TEXT UNDER STUDY: Begin
Introduction
Feature selection identifies the most relevant features for prediction, reducing overfitting and improving model interpretability.
SelectKBest
from sklearn.feature_selection import SelectKBest, f_classif
from sklearn.datasets import make_classification
X, y = make_classification(n_samples=100, n_features=10, random_state=42)
selector = SelectKBest(score_func=f_classif, k=5)
X_selected = selector.fit_transform(X, y)
print(f"Scores: {selector.scores_}")
print(f"P-values: {selector.pvalues_}")
print(f"Selected features: {selector.get_support()}")
SelectPercentile
from sklearn.feature_selection import SelectPercentile, mutual_info_classif
selector = SelectPercentile(score_func=mutual_info_classif, percentile=30)
X_selected = selector.fit_transform(X, y)
Recursive Feature Elimination
from sklearn.feature_selection import RFE
from sklearn.linear_model import LogisticRegression
from sklearn.ensemble import RandomForestClassifier
# Using estimator
estimator = LogisticRegression()
rfe = RFE(estimator=estimator, n_features_to_select=5, step=1)
rfe.fit(X, y)
print(f"Ranking: {rfe.ranking_}")
print(f"Selected: {rfe.support_}")
Feature Importance
from sklearn.ensemble import RandomForestClassifier
from sklearn.feature_selection import SelectFromModel
rf = RandomForestClassifier(n_estimators=100, random_state=42)
rf.fit(X, y)
# Get importances
importances = rf.feature_importances_
indices = np.argsort(importances)[::-1]
# Select important features
selector = SelectFromModel(rf, threshold='mean')
X_selected = selector.transform(X)
Practice Problems
- Use SelectKBest with f_classif
- Implement recursive feature elimination
- Extract feature importances from tree
- Use SelectFromModel for selection
- Compare univariate vs model-based selection
TEXT UNDER STUDY: End
THE DATA: Begin
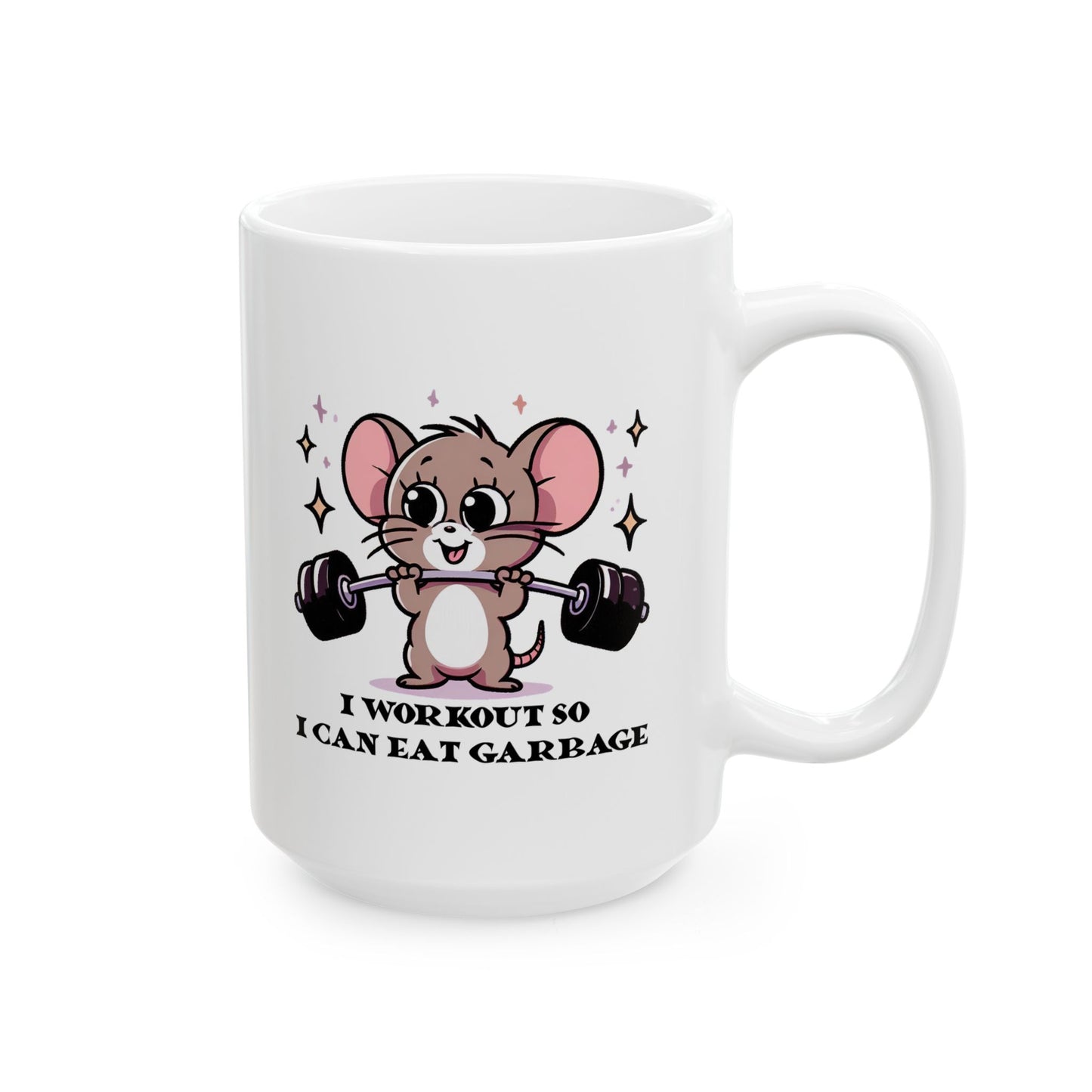 #77 I workout so I can eat garbage - Funny Animals Quotes Mug for Everyday Use | 11oz & 15oz Coffee Cup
THE DATA: End
ACTIVITY:
Reproduce the part of the feature selection page above, starting at the words "rfe = RFE(estimator=estimator, n_features_to_select=5, step=1)" and stopping after "selector = SelectFromModel(rf, threshold='mean')".

OUTPUT OF THE EXERCISE:
rfe = RFE(estimator=estimator, n_features_to_select=5, step=1)
rfe.fit(X, y)
print(f"Ranking: {rfe.ranking_}")
print(f"Selected: {rfe.support_}")
Feature Importance
from sklearn.ensemble import RandomForestClassifier
from sklearn.feature_selection import SelectFromModel
rf = RandomForestClassifier(n_estimators=100, random_state=42)
rf.fit(X, y)
# Get importances
importances = rf.feature_importances_
indices = np.argsort(importances)[::-1]
# Select important features
selector = SelectFromModel(rf, threshold='mean')